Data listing

__________

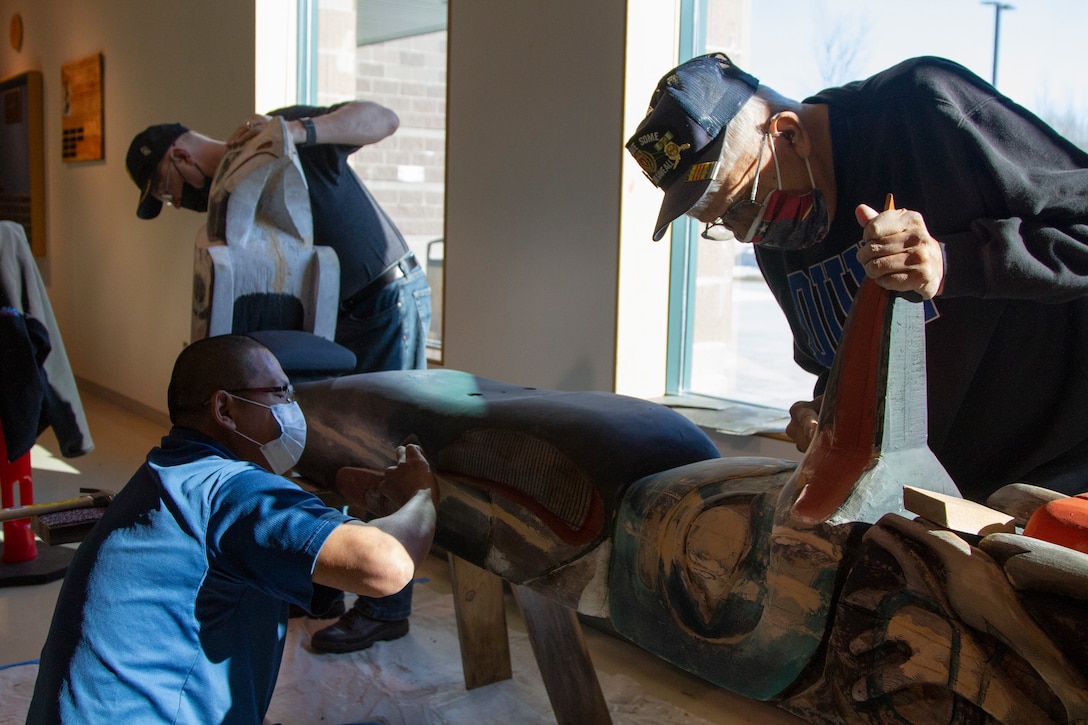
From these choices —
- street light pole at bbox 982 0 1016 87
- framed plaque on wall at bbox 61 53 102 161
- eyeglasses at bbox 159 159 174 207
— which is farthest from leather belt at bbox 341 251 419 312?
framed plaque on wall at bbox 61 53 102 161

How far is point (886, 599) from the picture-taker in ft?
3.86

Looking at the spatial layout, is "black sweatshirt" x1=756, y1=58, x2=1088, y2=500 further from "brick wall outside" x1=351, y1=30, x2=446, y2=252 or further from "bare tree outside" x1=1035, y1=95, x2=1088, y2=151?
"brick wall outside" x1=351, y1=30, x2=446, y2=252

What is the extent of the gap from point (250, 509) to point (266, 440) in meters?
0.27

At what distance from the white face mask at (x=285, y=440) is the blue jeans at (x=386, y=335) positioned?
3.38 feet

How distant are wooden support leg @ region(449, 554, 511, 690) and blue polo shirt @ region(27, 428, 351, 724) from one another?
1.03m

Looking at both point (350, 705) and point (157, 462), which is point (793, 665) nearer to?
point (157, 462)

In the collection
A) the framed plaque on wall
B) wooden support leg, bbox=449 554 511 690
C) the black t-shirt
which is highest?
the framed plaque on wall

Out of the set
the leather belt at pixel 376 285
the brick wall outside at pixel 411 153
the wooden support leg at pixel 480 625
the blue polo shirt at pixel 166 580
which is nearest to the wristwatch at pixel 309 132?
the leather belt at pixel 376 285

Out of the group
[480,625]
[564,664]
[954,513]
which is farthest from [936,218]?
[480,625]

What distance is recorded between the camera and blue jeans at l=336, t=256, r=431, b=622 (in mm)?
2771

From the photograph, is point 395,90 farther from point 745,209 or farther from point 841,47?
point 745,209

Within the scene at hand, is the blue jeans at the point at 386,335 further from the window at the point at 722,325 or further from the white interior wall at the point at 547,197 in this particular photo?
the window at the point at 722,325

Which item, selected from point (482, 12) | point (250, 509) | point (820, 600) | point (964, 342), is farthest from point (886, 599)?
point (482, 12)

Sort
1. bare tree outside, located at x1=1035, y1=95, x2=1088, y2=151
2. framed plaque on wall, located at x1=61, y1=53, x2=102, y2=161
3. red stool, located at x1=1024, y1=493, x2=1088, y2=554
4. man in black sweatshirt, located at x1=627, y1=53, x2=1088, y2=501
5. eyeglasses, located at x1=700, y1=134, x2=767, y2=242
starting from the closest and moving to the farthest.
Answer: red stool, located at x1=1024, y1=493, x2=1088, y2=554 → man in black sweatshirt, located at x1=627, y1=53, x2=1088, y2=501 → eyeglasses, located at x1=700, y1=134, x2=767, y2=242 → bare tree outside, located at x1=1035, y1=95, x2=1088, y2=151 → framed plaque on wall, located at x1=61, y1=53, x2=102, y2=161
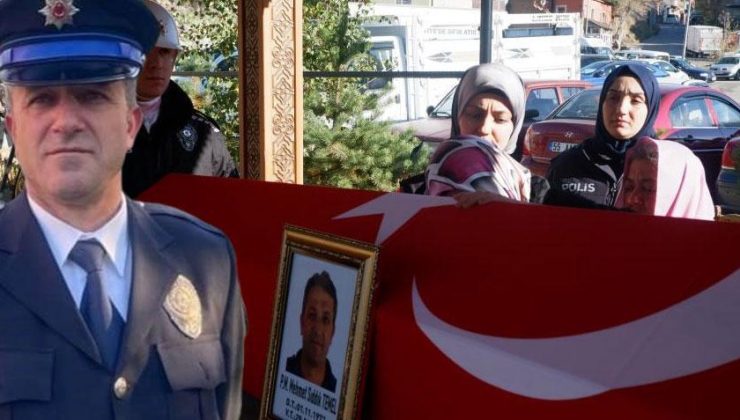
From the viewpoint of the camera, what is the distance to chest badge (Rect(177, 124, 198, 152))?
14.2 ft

__________

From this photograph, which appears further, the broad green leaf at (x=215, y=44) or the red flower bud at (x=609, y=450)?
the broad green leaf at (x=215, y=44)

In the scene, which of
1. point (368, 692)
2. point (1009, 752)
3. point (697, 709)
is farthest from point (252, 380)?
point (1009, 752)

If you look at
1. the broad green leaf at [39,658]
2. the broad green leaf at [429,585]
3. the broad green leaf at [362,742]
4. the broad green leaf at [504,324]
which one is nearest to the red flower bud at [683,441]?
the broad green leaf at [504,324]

__________

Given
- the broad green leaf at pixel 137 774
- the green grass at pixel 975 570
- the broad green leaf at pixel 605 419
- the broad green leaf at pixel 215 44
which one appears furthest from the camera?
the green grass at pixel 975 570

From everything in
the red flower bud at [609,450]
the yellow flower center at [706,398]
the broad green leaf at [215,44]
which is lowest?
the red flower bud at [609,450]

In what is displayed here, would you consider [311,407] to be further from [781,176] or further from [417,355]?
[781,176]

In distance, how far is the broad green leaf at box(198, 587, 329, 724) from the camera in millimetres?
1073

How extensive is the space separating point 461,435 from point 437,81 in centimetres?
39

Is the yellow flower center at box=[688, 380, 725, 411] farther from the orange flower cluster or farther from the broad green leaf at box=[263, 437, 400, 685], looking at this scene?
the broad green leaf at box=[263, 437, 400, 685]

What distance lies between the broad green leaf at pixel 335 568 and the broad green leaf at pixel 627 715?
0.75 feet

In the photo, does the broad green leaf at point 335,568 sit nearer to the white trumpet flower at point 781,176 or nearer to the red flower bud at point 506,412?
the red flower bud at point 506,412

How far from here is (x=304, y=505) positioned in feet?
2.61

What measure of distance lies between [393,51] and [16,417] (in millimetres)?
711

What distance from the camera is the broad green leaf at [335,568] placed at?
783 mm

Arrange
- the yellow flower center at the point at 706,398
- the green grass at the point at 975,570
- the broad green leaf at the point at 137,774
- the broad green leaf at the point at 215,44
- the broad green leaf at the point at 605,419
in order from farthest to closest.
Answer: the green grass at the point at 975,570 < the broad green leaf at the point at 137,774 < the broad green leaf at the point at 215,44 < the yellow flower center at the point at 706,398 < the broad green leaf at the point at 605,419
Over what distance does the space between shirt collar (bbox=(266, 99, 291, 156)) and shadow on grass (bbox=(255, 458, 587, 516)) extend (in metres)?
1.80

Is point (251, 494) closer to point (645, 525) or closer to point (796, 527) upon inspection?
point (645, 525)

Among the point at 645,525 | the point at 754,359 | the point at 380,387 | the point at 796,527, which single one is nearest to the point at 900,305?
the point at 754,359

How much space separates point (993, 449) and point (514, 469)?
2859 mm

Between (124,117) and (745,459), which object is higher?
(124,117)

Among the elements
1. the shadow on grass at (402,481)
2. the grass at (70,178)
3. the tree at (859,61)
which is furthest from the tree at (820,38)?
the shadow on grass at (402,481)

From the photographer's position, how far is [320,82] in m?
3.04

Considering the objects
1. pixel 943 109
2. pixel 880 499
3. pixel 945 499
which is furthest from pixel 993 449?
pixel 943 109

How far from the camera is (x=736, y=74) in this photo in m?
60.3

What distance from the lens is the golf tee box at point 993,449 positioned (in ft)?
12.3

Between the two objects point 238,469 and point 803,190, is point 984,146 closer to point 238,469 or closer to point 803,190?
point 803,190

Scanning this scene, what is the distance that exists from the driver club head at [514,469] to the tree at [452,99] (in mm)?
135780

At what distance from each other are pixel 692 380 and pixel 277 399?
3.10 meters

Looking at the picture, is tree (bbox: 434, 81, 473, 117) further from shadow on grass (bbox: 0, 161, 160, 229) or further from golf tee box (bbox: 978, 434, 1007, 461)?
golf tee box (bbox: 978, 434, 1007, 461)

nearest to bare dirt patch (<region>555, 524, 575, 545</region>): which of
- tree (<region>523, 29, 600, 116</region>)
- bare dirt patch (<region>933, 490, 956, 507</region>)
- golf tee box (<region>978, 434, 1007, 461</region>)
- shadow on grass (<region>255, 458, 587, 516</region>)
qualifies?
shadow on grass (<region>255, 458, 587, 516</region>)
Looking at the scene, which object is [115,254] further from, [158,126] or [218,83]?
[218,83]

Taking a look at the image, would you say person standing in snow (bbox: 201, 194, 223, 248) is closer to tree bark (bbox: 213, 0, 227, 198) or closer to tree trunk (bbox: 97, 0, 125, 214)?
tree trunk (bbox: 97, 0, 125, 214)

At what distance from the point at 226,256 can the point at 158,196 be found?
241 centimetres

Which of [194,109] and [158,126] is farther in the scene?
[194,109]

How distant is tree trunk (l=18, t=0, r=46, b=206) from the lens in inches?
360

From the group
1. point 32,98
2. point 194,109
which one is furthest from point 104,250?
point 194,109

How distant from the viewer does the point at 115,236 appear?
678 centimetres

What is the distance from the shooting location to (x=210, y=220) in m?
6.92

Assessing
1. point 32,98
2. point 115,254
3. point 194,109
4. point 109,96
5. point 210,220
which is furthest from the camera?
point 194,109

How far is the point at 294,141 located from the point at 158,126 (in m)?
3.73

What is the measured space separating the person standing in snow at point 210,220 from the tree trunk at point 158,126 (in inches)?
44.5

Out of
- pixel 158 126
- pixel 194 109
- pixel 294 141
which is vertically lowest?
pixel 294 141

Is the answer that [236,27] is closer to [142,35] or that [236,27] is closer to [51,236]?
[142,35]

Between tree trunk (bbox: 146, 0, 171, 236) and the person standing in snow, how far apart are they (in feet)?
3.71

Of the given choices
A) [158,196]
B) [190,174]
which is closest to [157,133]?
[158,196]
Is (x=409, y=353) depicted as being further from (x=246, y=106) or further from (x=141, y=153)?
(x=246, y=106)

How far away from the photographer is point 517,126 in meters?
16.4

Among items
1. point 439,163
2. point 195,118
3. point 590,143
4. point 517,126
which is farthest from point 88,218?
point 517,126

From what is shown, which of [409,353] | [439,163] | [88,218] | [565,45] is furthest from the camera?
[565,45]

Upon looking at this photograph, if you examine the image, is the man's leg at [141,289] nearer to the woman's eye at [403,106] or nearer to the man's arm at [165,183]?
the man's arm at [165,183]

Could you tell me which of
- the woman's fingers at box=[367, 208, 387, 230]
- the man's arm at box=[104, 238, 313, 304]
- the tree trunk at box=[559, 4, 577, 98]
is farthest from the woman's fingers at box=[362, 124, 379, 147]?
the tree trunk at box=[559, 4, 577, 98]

__________

### [What you will do]
Please locate every line in the listing above that contains the word "dirt", and copy each one.

### [Right answer]
nearest to bare dirt patch (<region>555, 524, 575, 545</region>): which of
- bare dirt patch (<region>933, 490, 956, 507</region>)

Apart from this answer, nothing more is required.